Восклицания вроде бы совпали, но в каждое был вложен свой собственный смысл. У Робби оно сопровождается издевательским смехом, за которым следуют ритуальные телодвижения (ладошка перед ртом, содрогающийся стан, переплетающиеся ноги), и всё вместе призвано показать, что идея обращения за помощью к правосудию в высшей степени нелепа, когда речь идет о пассажирах нашего чартерного рейса. Блаватский, напротив, обращения в суд в принципе не исключает, но возможность того, что к этой процедуре прибегнет Христопулос, представляется ему сомнительной и маловероятной.
– И в какой же суд подадите вы жалобу, мсье Христопулос? – спрашивает Блаватский с холодным огоньком в глазах. – Во французский или греческий?
– Во французский, конечно, – отвечает Христопулос с заметным смущением.
– Почему же во французский?
– Потому что мсье Пако француз.
– А почему не в греческий, если вы грек?
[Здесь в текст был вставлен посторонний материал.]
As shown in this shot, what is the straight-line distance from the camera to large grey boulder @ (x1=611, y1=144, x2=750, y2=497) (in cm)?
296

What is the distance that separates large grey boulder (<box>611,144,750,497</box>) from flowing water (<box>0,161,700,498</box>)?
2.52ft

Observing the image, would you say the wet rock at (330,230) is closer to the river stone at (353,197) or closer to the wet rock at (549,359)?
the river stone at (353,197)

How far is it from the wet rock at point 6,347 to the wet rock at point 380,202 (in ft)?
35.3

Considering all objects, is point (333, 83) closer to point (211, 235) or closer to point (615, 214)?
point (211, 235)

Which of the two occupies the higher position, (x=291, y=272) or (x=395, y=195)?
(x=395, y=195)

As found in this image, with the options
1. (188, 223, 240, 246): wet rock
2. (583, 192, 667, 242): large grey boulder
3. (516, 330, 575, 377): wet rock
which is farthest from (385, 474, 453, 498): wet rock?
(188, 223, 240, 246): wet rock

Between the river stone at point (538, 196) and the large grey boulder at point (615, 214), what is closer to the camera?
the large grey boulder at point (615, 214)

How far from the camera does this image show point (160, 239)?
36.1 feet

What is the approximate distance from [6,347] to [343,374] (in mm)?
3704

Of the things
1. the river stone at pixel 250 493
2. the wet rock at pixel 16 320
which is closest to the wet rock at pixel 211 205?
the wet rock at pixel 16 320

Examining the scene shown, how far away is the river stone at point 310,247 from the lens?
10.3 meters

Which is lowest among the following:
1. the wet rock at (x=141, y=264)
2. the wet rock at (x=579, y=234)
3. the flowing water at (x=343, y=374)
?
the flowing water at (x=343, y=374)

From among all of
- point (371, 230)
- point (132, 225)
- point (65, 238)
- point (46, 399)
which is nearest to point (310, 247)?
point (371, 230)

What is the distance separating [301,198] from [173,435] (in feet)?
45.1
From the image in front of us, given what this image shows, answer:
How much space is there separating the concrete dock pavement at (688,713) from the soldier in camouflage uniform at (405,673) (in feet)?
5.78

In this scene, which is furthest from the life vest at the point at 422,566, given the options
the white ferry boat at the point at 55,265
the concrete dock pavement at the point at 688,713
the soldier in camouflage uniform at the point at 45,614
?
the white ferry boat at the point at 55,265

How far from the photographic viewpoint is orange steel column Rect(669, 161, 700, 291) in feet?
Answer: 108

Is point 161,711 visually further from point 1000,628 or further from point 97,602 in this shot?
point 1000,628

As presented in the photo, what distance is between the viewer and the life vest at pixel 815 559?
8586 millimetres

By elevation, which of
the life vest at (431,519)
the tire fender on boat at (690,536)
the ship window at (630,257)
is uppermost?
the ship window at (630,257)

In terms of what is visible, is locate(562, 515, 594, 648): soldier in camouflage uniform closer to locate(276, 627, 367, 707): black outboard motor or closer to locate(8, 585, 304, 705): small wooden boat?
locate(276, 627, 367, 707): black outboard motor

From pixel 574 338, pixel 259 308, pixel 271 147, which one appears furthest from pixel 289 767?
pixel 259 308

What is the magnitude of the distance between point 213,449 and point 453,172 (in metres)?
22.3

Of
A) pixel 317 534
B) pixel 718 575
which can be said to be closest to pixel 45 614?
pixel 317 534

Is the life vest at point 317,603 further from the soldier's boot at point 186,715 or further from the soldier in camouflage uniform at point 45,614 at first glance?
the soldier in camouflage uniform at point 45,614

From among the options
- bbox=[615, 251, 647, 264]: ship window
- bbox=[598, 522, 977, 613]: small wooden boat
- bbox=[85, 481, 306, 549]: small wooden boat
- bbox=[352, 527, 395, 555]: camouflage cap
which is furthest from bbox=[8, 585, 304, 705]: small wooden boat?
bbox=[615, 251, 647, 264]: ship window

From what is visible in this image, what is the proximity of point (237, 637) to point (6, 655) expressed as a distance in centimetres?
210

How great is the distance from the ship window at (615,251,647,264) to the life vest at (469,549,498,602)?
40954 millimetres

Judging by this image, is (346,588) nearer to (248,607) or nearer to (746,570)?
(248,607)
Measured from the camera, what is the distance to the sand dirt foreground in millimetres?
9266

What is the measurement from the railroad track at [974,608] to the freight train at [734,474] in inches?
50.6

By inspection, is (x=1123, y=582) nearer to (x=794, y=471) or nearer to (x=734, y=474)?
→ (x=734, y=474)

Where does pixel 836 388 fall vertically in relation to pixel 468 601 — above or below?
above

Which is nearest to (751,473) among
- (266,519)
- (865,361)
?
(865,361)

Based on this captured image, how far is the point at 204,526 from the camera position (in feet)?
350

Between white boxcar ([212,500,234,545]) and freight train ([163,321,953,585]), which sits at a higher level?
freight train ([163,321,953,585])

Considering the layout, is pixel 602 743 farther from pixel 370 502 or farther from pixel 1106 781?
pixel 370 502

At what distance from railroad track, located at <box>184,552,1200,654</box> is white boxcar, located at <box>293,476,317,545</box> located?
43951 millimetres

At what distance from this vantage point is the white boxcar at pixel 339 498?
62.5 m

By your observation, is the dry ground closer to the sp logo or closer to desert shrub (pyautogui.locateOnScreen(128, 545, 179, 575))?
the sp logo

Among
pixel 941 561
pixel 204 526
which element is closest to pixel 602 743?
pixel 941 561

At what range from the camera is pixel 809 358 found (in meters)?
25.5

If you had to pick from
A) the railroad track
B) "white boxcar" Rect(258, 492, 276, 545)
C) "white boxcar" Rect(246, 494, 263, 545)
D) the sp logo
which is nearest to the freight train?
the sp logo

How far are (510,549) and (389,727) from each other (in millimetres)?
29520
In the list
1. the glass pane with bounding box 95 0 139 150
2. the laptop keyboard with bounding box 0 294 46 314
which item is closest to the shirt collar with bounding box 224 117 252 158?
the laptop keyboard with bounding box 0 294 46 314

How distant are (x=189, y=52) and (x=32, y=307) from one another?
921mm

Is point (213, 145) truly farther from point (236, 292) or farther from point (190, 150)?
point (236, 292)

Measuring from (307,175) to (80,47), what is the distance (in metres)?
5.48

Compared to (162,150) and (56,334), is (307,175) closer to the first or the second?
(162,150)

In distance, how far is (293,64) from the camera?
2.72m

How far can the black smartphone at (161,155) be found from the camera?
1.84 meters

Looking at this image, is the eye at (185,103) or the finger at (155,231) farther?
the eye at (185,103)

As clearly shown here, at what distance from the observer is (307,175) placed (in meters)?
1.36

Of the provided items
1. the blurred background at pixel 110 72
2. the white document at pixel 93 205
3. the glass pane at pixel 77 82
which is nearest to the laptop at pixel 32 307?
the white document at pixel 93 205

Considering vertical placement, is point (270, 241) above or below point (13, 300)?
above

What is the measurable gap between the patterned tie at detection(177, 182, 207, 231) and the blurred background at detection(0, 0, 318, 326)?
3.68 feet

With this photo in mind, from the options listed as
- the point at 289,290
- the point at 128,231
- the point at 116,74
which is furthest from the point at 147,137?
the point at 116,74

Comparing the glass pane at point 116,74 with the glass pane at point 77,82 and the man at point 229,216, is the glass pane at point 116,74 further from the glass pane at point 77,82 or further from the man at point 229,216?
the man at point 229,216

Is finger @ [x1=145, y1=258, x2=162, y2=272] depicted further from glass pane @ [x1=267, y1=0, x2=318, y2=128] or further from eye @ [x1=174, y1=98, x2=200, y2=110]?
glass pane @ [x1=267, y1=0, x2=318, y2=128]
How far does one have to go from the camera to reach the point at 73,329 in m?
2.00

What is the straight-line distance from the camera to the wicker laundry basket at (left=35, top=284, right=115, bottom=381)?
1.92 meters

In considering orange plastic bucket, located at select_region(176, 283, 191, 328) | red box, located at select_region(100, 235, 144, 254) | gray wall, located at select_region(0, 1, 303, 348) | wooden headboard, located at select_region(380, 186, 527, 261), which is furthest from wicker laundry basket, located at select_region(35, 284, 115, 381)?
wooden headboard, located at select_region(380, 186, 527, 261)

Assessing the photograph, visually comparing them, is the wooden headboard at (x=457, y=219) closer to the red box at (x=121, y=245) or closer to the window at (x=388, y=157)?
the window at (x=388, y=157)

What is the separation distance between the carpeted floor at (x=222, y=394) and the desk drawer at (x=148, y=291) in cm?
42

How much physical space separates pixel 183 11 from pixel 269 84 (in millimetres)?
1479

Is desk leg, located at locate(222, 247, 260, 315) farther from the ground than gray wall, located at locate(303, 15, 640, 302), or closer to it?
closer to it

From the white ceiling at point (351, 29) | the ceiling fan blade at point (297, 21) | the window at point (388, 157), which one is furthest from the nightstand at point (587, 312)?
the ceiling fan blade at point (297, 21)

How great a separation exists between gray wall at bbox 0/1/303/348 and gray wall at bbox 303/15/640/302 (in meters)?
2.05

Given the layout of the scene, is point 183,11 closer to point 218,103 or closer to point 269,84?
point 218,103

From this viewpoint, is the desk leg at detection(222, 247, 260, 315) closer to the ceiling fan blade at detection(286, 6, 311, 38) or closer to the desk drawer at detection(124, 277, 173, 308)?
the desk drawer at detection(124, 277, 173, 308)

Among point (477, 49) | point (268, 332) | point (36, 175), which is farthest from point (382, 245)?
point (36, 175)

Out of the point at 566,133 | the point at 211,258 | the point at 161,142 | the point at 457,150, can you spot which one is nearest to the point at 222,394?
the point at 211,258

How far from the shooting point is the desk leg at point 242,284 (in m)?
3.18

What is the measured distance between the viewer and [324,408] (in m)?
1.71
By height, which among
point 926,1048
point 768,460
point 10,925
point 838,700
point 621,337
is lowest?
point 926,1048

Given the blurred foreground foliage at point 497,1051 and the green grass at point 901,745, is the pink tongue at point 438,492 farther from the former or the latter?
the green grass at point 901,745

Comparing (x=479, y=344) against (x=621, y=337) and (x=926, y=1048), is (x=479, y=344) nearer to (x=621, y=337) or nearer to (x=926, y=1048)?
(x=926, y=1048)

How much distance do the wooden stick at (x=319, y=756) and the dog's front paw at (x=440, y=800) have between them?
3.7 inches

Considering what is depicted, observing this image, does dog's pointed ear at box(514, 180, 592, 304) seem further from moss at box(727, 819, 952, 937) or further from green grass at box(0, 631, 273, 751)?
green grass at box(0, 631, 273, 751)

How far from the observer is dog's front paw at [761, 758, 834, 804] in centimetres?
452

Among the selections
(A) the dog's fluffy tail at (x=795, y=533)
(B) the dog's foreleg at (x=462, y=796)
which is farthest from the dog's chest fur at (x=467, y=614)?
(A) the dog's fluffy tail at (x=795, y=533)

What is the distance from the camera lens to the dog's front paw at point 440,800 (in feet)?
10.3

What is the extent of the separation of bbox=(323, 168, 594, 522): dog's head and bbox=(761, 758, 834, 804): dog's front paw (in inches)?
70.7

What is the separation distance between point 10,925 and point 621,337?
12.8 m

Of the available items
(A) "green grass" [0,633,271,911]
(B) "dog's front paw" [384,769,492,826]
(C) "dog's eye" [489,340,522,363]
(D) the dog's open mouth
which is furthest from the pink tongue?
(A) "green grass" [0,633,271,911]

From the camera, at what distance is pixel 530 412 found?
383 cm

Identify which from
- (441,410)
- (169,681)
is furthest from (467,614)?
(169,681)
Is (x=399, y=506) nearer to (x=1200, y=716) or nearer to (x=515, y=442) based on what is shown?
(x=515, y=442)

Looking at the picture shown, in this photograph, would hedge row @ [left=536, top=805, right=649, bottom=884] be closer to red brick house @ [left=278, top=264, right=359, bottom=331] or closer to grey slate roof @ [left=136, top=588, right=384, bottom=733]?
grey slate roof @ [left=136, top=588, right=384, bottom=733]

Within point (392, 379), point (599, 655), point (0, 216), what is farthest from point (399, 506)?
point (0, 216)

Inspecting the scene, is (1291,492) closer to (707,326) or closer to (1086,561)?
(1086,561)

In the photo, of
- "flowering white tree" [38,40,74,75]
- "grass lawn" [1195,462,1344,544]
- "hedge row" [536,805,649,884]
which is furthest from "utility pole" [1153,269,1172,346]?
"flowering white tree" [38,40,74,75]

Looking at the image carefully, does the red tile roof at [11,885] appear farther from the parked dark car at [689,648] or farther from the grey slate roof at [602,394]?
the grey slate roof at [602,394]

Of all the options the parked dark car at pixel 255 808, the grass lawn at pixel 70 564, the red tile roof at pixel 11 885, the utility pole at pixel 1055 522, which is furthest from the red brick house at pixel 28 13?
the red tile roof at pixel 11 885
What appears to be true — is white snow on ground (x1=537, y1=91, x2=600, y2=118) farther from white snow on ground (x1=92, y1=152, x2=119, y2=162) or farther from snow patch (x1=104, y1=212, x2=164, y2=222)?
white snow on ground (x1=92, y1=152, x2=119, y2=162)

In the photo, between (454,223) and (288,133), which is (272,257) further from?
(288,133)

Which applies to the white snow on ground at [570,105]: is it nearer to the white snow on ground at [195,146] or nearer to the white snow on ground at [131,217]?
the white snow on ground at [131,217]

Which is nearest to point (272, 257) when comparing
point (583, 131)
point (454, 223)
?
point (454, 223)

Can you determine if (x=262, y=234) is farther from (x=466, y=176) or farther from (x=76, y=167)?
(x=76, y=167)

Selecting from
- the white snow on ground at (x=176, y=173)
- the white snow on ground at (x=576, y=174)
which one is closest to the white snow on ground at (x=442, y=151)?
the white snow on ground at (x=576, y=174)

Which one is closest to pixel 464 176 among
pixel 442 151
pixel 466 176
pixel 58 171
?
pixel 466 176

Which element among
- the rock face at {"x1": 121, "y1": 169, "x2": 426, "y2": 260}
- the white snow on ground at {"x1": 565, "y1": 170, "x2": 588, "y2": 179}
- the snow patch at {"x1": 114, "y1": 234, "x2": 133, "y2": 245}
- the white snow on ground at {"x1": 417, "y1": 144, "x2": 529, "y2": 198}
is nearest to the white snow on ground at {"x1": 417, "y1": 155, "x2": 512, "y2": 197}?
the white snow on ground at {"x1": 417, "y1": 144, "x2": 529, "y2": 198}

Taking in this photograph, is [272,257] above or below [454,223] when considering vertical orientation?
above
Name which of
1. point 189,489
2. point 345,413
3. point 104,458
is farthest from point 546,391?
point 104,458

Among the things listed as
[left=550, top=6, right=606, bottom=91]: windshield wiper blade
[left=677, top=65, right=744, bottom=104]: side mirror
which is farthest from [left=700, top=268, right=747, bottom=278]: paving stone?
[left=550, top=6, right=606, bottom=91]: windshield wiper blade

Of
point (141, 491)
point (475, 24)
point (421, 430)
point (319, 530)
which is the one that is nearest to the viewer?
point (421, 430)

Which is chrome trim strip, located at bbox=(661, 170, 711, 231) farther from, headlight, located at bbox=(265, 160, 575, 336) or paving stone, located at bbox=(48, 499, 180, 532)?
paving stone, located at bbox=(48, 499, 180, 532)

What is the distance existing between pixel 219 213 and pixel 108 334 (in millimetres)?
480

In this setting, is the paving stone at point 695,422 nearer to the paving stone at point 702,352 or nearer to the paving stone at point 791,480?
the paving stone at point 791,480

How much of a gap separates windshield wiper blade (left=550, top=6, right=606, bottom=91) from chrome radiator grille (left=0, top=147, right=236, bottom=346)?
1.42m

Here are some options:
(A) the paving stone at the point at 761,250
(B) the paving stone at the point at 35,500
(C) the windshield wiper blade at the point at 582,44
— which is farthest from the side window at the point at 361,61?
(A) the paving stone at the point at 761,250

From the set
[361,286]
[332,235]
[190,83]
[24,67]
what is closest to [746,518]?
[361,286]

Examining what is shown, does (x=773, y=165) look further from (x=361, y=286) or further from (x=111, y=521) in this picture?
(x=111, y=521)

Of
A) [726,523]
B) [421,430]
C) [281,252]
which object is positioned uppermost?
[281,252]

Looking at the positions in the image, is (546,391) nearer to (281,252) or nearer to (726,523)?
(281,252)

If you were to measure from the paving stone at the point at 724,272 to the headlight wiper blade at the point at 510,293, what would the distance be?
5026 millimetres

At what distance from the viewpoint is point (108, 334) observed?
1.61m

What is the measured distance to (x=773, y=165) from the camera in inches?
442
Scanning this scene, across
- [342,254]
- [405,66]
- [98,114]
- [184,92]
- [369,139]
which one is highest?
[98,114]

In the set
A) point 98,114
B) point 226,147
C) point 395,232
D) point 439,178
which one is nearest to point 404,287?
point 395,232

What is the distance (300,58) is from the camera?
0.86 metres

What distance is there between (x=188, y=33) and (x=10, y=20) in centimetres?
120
У вас есть какие-либо причины, мсье Христопулос, по которым вам не хотелось бы предстать перед греческим судом?
– Никаких, – говорит с честной миной Христопулос, но его выдает пот, который сразу же начинает проступать крупными каплями на лбу и бежать струйками вдоль носа.
Не знаю, может быть, тут действует секреция других каких-то желез, но идущий от него запах становится в этот миг совершенно невыносимым.
– Ну, ну, вспомните, – говорит Блаватский, выдвигая вперед квадратный подбородок. – Не было ли у вас неприятностей с правосудием вашей страны, мсье Христопулос, после падения режима полковников?
– Абсолютно никаких! – восклицает Христопулос, пытаясь без всякой необходимости погасить вонючую сигару в пепельнице своего кресла.
Вероятно, он это делает, чтобы сохранить самообладание и получить возможность опустить глаза. Но его уловка не приносит желаемого результата – взгляды круга устремляются на его пальцы, и все видят, что они дрожат. Он сам тоже это замечает, ибо оставляет сигару в пепельнице не до конца погашенной и сует руки в карманы, что дается ему с большим трудом, потому что брюки у него едва сходятся на животе.
Наступает молчание, и, поскольку оно затягивается, Христопулос отдувается в усы и с добродетельным видом добавляет:
– Я никогда политикой не занимался.
– Точно, – говорит Блаватский.
– И никогда не был ни в чем обвинен.
– Это тоже верно, – соглашается Блаватский. – Но ваше имя было названо на процессе над одним офицером, который во время режима полковников был начальником лагеря для политзаключенных. Этот офицер вступал с вами во взаимовыгодные сделки, связанные со снабжением лагеря продовольствием…
– Все было совершенно законным, – говорит Христопулос, который, кажется, не догадывается, что этот эпитет – уже признание.
– Весьма возможно, – резким тоном парирует Блаватский. – Если принимать во внимание законы того времени. Во всяком случае, вы предпочли покинуть Грецию, чтобы не выступать свидетелем на этом процессе. Что вряд ли говорит о вашей невиновности.
– Я покинул Грецию по причинам личного характера, – говорит Христопулос, и в его голосе вспыхивает негодование, но мы прекрасно понимаем, что это всего лишь минутная вспышка.
– Ну разумеется, – сухо отвечает Блаватский, и его глаза глядят сурово и жестко. – Вы и в Мадрапур отправились по причинам личного характера?